- SELECTED EXCERPT
— START —

Update: On January 15, 2020 President Trump signed the first part of a trade deal with China. Under the terms of the deal,  the U.S. will no longer label China as a currency manipulator and China will buy $200 billion worth of American products over the next two years. While tariffs on $250 billion worth of Chinese goods will remain in place for now, the United States canceled plans to further raise tariffs.

Trade wars can have real consequences, and their impact on markets and economies can be big.

In fact, markets in the U.S. continued to slide on Monday, May 13 as President Trump announced the U.S. will double tariffs on $200 billion worth of Chinese imports. China has responded by saying it will add new tariffs of its own on $60 billion of U.S. exports.

Read on and we’ll explain how trade wars can affect you and the economy.

So what’s a trade war?

Simply put, a trade war is when countries start waging an economic battle with each other using tariffs. One country will put tariffs on another’s goods, and the other will retaliate in kind.

A tariff, sometimes called a duty,  is a tax imposed by one nation on another’s imports. (In some cases, tariffs can be “levied”–or placed–on exports.) The tariff is generally calculated as a percentage of the import’s total value, including freight and insurance charges.

Governments tend to impose tariffs on another’s goods to make their own products more competitive and affordable, and to generate revenues.

Until recently, the U.S. has generally refrained from increasing tariffs and entering into trade wars with other countries.

Trade wars and trade agreements

In fact, over the last 30 years, the U.S. has signed numerous trade treaties to avoid trade wars.

You may be familiar with the North American Free Trade Agreement (NAFTA). These treaties are complex multilateral agreements that favor negotiations between all countries that sign.

Agreements like this reduced the threat of trade wars, in part by eliminating many tariffs on exported and imported products.

Trump reversed course in 2018, arguing such agreements have flooded the U.S. with cheaper foreign-made goods, which make it difficult for U.S. manufacturers to compete. Trump has said that products from China–in particular steel–have cost the U.S. millions of jobs, and have caused thousands of factories to close. Economists reportedly dispute these figures.

But it’s not just China. In fact, since last year the U.S. has imposed tariffs on a wide variety of overseas items, from countries as diverse as South Korea and Mexico, even Germany and France. And in response, numerous countries, including China, have imposed their own tariffs on U.S. exports.

— END —

(Saved entries)

— START —

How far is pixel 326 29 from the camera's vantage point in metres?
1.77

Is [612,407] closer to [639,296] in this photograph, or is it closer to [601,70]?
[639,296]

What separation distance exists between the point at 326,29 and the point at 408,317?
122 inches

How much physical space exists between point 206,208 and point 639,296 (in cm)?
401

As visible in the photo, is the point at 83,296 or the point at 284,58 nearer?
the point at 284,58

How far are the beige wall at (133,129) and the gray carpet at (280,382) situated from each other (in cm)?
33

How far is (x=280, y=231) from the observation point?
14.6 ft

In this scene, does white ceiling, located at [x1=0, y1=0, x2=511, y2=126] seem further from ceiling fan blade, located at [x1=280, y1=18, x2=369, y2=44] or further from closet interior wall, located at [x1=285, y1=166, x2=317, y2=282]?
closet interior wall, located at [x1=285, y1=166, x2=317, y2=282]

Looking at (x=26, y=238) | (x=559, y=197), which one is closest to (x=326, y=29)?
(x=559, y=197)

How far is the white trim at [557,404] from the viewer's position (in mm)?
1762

— END —

- SHORT EXERCISE A
Please answer these questions about the article on trade wars, one answer per line, marked to match:
(i) Under the January 15, 2020 deal, how much worth of American products will China buy over the next two years?
(ii) What other name does the article give for a tariff?
(iii) Which product from China did Trump single out as having cost the U.S. millions of jobs?
- SHORT EXERCISE B
Write the next part of the article on trade wars, picking up right after its final sentence.
The saved lines have no part in this work.

- RESPONSE A
(i) $200 billion
(ii) A duty
(iii) Steel

- RESPONSE B
Impact on the economy

  • The trade war appears to be having a negative impact on U.S. farmers, according to reports that suggest the nation’s growers lost about $12 billion in the first quarter of 2019. Sales of soybeans to China were particularly hard hit.
  • The U.S. spirits industry, producers of whiskey and other hard alcohol, have experienced declining exports not only to China, but to Europe, Canada, and Mexico, where new U.S. tariffs on products have also caused trade tensions, according to sources.
  • U.S. consumers paid an estimated $12 billion in tariffs since 2018, according to reports. And they are experiencing higher prices on a wide range of items including dryers, lumber, cars, and clothing, shoes, and furniture, among others.

How trade wars affect markets

Sometimes the stock market can react to tariff wars.

That’s what happened this week, and also back in March 2018, when the Trump administration announced it would add new tariffs to foreign aluminum and steel. The stock market dropped last year at the prospect that goods and services could begin to cost more for consumers.

Similarly, uneasiness about whether the U.S. and China are coming to any agreements about trade have caused markets to swing throughout 2019. Not only does the U.S. import billions of dollars worth of products from China, U.S. companies export billions of dollars worth of goods to China.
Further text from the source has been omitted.